Una lluviosa tarde de domingo, ella estaba sentada tejiendo frente a la ventana,
esperando que él regresara después de haber bajado a vender dos bultos de maíz
que llevaba a la plaza de mercado cada ocho días para conseguir el sustento. El
problema era que después de comprar las cosas que mi abuela le encargaba, iba
a la cantina a beber aguardiente hasta la medianoche. Solía emborracharse
confiado en que su caballo lo trajera de vuelta. Ese día en particular, ella estaba
preocupada porque había una fuerte tormenta y al caer la noche, sin luna, el
camino se hacía peligroso. Sentada frente a la ventana, meciéndose de vez en
cuando, observaba la lluvia caer con truenos y relámpagos que la dejaban sin
aliento. Silbaba el viento indolente mientras mecía las gruesas ramas de las
acacias que rodeaban su refugio. Adentro, se sentía humedad y un frío
penetrante. La única luz provenía de una lámpara de gasolina con escaso
combustible. Ya no podía seguir tejiendo así que la apagó, cerró los ojos para orar
y se recostó intranquila. La lluvia cesó pasado un tiempo, y mi abuela escuchó los
cascos sobre las piedras y al caballo relinchar a lo lejos. Bajó corriendo, encendió
nuevamente la lámpara y al asomarse por la puerta, la densa niebla no le permitía
ver más de dos metros, pero escuchaba cada vez más cerca al caballo. Vislumbró
entre la niebla y la penumbra la silueta de un jinete a quien no conocía.
–Buenas noches señora, –dijo el hombre mientras bajaba lentamente del caballo y
se quitaba un sombrero blanco.
– ¿Puedo pasar la noche aquí? La tormenta me ha retrasado.

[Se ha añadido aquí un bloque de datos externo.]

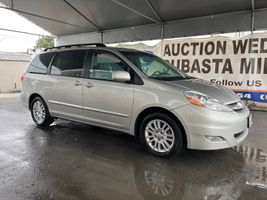 2007 Toyota Sienna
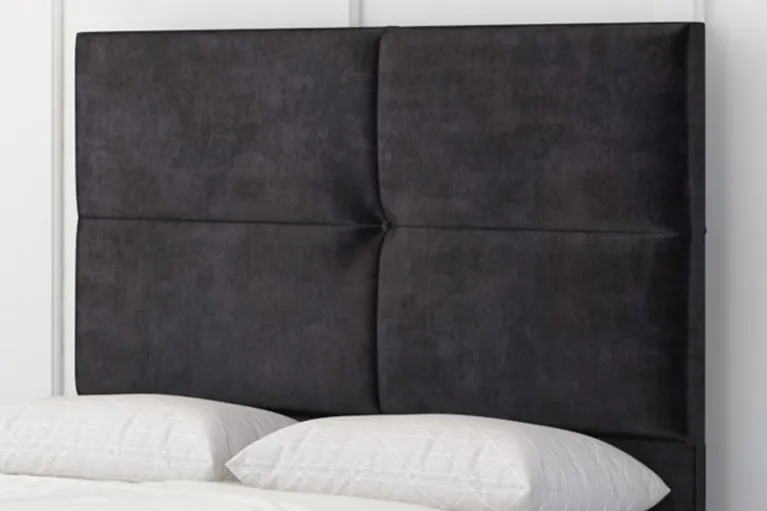 Milano Headboard | Affordable and Luxurious | GB Beds 2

Mi abuela no podía dejar de mirar al hombre. Era muy apuesto, vestía
elegantemente y no estaba mojado. Lo dejó pasar y cerró la puerta tras él. Colocó
la lámpara sobre la mesa, caminó hasta la cocina para encender el fogón de leña
y preparar una bebida caliente ya que hacía mucho frío. Al encender un fósforo
sintió un fuerte olor a azufre. Volteó a mirar y el hombre venía caminando hacia
ella pero su cuerpo mutaba. Su cara era demoníaca, tras su espalda se abrieron
unas alas de plumas negras, empezaron a salirle cachos y una larga cola que
batía como látigo. En ese momento Yolanda despertó aterrada. Ya no llovía,
estaba oscuro y frío. “Qué horrible pesadilla he tenido”, pensó ella. Al instante
golpearon la puerta. Bajó corriendo a abrir y cuando lo hizo, ahí al frente suyo
estaba el caballo y el jinete de sombrero blanco. Cerró la puerta con candado y se
puso de rodillas a rezar. Cuando el abuelo regresó, toda la casa olía a azufre, no
había nadie. Sobre la mesa, un raro sombrero parecía reírse a carcajadas.